Aku terhenyak mendengar jawaban Randy.

"Gio benar-benar mencintai kamu. Aku bisa lihat itu. Karena kalau dia gak cinta kamu, dia gak akan selapang dada itu buat nitipin kamu ke aku sebelum dia pulang. Dia memang ngelakuin salah, Flo tapi apa dia benar-benar gak berhak mendapatkan kesempatan kedua dari kamu?"

"Ran...kenapa kamu malah ngomong kayak gini? Kamu bukannya seharusnya senang kalau aku gak bisa ngasih kesempatan ke Gio?" tanyaku bingung.

Randy tertawa kecil.

"Aku mungkin seharusnya senang kalau aja kamu gak kayak gini, Flo. Aku sayang kamu, itu jelas tapi bukan berarti aku bisa tutup mata dengan perasaan kamu. Aku juga laki-laki, Flo dan juga sebenarnya egois. Kita bisa aja memulai hubungan ini dan kemudian aku bakalan paksa kamu biar yang ada di pikiran kamu hanya aku aja. Tapi apa menurut kamu itu pada akhirnya gak akan membuat kita saling menyakiti, Flo? Hanya ada Gio di hati kamu dan Gio juga begitu. Kenapa aku harus jadiin diri aku penghalang dan berisiko besar untuk sakit hati? Iya, kan?"

"Kenapa kamu sebaik ini, Ran?" tanyaku pelan dan Randy menggengam tanganku.

"Kamu yang ajarin aku, Flo. Kamu ingat yang kamu ucapkan waktu aku tanya kenapa malah kamu yang mengalah dan melarikan diri ke sini? Kamu jawab karena Tuhan pengen kamu membuktikan cinta kamu ke Gio dengan lepasin dia untuk orang lain. Kamu ingat, kan?"

Tentu saja aku mengingat itu semua.

"Dan itu yang sedang aku lakuin sekarang, Flo."

"Tapi kamu udah banyak bantu aku, Ran. Kamu bahkan satu-satunya temanku di sini dan juga teman yang paling tulus untuk aku," kataku.

"Itu kedengarannya lebih menyenangkan, Flo. Kurang istimewa apa coba jadi satu-satunya teman baik kamu. Iya kan?"

Aku tertawa mendengar jawaban Randy.

"Akhirnya aku bisa lihat kamu ketawa lagi" ucap Randy sambil mengusap dadanya. Aku semakin tergelak.
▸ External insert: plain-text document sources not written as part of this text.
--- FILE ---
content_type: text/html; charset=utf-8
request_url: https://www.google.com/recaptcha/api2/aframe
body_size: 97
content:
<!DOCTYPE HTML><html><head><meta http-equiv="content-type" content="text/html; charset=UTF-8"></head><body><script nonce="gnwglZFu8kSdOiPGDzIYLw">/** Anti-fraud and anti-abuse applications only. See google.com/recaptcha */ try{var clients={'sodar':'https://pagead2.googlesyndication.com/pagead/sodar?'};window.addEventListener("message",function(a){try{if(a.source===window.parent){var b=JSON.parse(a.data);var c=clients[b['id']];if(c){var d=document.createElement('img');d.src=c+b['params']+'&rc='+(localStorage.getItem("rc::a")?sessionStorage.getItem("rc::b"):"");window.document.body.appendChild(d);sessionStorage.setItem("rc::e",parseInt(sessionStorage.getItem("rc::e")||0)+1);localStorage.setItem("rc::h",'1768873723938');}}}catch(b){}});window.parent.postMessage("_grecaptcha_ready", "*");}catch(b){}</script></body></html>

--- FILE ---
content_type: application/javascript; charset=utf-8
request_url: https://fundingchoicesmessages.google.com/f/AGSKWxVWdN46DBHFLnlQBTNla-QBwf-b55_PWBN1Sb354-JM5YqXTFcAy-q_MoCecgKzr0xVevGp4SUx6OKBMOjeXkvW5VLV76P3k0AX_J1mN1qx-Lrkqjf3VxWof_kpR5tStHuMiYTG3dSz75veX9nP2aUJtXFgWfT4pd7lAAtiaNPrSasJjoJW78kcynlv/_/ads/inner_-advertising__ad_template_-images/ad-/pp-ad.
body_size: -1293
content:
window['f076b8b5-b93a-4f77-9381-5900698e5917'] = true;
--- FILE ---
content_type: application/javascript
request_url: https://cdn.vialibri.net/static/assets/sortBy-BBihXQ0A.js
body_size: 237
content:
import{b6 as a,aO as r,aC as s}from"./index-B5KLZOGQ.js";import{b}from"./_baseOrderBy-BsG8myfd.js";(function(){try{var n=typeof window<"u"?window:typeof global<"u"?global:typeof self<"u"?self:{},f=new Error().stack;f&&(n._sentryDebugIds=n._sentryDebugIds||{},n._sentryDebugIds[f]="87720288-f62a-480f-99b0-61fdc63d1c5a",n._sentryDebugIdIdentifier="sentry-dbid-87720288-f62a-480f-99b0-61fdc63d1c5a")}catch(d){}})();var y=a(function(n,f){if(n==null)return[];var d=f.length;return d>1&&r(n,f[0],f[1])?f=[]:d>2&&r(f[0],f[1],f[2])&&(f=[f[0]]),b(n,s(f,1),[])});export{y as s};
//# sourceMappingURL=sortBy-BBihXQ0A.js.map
"Jadi...udah siap balik ke Jakarta?" katanya setelah tawa kami mereda.

Aku mengangguk. Mungkin memang ini sudah waktu yang terbaik untuk kembali ke sana. Setelah itu, aku dan Randy mengobrol santai tentang kepulangan kami ke Jakarta. Pekerjaan Randy sudah selesai di sini sehingga kami bisa kembali bersama-sama dua hari lagi. Aku tidak akan pernah bisa berhenti bersyukur dengan keberadaan Randy di sini. Jika ada hal yang patut disyukuri dari permasalahan ini selain menemukan bahwa aku memang mencintai Gio sebesar ini, adalah kehadiran Randy di sisiku.